The Oak Brook, Ill.-based fast-food giant reported a 45% drop in net income to $893.5 million, or a 27 cent per share loss for the quarter ended Dec. 31. Built into the loss was $810.2 million in restructuring charges, store closings and a technology write-off. For the same quarter in 2001, McDonald's posted earnings of $1.6 billion, or 21 cents per share.
In a call with analysts, the company said it would close 719 restaurants, of which 202 have already closed, mostly in the U.S. and Japan, including 68 "underperforming" franchisees, who owned 160 restaurants in the U.S., executives said.
Expand fresh-Mex chain
The executives said the burger
Despite McDonald's admission that its new Dollar Menu -- particularly the Big 'n Tasty lettuce and tomato burger -- has cannibalized sales of its signature items, executives said they believe the discounted menu still is a good strategy.
"One of our issues is that the [value] difference in the Big 'n Tasty and signature sandwiches is not as great as the price difference [between them]," said Matthew Paull, McDonald's chief financial officer. "We're not excited about that, but some segments of the customer population are driven by value."
Happy Meal revival?
Meanwhile, the company is planning to push full-priced entree salads in March and McGriddle meat-stuffed pancakes in June. Although executives offered no specifics about how the chain will revive domestic Happy Meal sales, they said they would watch how new children's menu programs were working in the U.K. and Germany.
Earlier this week, McDonald's said it would try to renegotiate its 10-year Walt Disney Co. alliance, of which it still has four years to go. Many of its Happy Meals are tied to Disney properties.
Chairman-CEO Jim Cantalupo again defended the existing "meal occasion" business model and his resistance to join the bandwagon of restaurants using co-branding. Co-branding, or combining multiple concepts under one roof, has been embraced by rivals Yum Brands, Allied Domecq Restaurants and Jack in the Box.
"I am not a big fan of co-branding in terms of diluting a great brand like McDonald's," Mr. Cantalupo said. "It blurs the consumer offering." He said McDonald's may sell products that "evolve out of the" Partner Brand concepts, which he said the company would bring to light in the near future.

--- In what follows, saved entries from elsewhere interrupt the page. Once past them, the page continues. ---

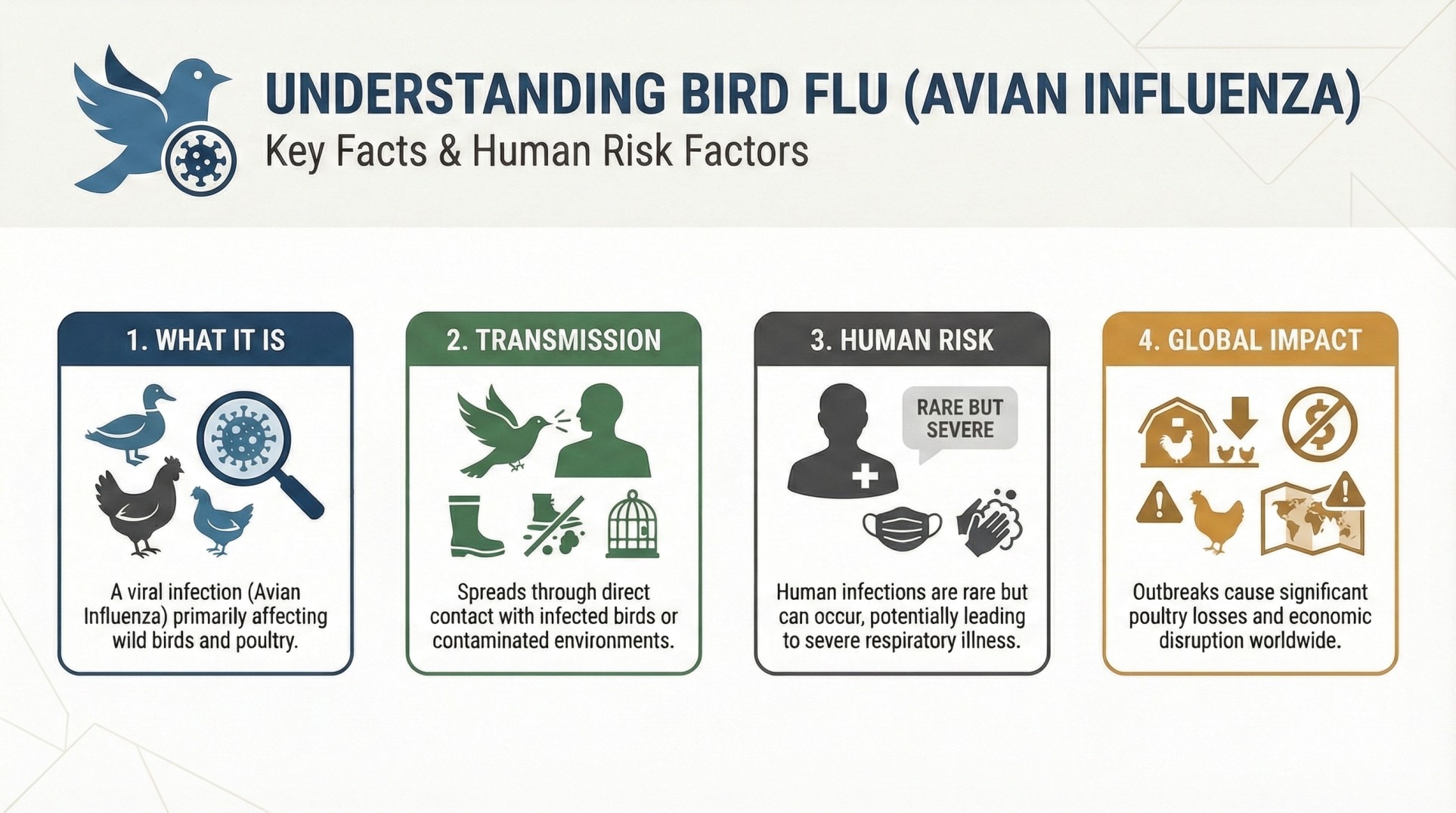 UNDERSTANDING BIRD FLU (AVIAN INFLUENZA)
Key Facts & Human Risk Factors

1. WHAT IT IS

A viral infection (Avian Influenza) primarily affecting wild birds and poultry.

2. TRANSMISSION

Spreads through direct contact with infected birds or contaminated environments.

3. HUMAN RISK

RARE BUT SEVERE

Human infections are rare but can occur, potentially leading to severe respiratory illness.

4. GLOBAL IMPACT

Outbreaks cause significant poultry losses and economic disruption worldwide.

"I think you'll see us keep our brands separate for much longer time with respect to other partner brands," echoed Mr. Paull. "We haven't seen consistent, uniform unit economics."
"We are part of a much broader meal occasion strategy," Mr. Cantalupo said. "Besides making acquisitions, there are very few things that make a difference by themselves. The intent was to add a few points to growth rate, but the majority of growth is going to come from McDonald's." He added that of the $400 billion food service industry, McDonald's only captures $20 billion.
"There's a lot of meal occasions that I think fit under the Arches, and we're organizing ourselves to go after that," he said.